A graphical representation of the Viterbi decoding process for the
sample dialog snippet given in Figure 1. In
this example, the Maximum Entropy Markov Model (MEMM) can be thought as a
sequence of four logistic regression models: 1) client model, 2) counselor
model, 3) counselor model, and 4) client model. The first model uses the client
label (given in the transcript) for the first utterance, U1, to
assign the code CL, as there is no alternative client code in our setting. Then
the second model uses the decision made for U1 (i.e., CL) as a binary
feature in predicting the code for U2 (i.e., CO or RE) along with
other features extracted for U2 (n-grams, etc.), assigning
probabilities to each decision for the second utterance (e.g.
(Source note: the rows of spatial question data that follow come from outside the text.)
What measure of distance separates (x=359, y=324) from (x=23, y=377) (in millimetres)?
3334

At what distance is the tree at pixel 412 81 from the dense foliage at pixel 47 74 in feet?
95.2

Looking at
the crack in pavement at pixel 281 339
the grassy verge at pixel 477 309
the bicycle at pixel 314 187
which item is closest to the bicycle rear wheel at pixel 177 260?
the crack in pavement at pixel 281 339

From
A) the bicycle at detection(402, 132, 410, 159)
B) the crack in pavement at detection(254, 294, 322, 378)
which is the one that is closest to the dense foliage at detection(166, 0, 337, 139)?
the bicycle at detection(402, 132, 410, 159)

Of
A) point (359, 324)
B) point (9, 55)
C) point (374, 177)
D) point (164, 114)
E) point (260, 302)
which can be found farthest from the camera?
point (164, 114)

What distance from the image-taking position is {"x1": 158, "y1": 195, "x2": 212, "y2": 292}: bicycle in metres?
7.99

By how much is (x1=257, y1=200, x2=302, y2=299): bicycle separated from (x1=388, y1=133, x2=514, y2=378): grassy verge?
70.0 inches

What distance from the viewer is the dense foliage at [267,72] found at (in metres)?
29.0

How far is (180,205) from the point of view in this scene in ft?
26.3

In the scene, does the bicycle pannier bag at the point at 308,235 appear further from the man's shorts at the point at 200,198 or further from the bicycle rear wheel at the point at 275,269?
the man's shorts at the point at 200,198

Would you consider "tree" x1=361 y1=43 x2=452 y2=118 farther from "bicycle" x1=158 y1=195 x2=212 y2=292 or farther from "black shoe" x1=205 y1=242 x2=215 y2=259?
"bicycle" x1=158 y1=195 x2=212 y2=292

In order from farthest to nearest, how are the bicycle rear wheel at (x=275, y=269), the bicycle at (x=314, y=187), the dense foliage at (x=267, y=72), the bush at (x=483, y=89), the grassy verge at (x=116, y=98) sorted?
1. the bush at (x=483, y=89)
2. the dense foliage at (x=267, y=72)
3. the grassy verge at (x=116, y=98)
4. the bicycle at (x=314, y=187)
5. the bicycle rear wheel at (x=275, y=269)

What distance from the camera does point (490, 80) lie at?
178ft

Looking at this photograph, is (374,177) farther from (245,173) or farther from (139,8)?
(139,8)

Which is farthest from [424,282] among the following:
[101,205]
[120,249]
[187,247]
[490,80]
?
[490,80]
CO/0.6,
RE/0.4).
Similarly, the third model uses the decisions made for the first two
utterances, U1 and U2, as binary features in predicting
the code for U3. Finally the fourth model assigns the code CL to the
last utterance, U4, and the Viterbi algorithm chooses the most likely
sequence of codes for the entire dialog (provided in yellow). The Viterbi
algorithm allows the model to efficiently evaluate alternative code sequences
for earlier utterances that are less likely in isolation but may turn out to be
more likely when considered in the context of later utterances. Note that the
code for U2 was first CO (i.e., not a reflection), but was later
updated to be RE based on the information from U3 and
U4.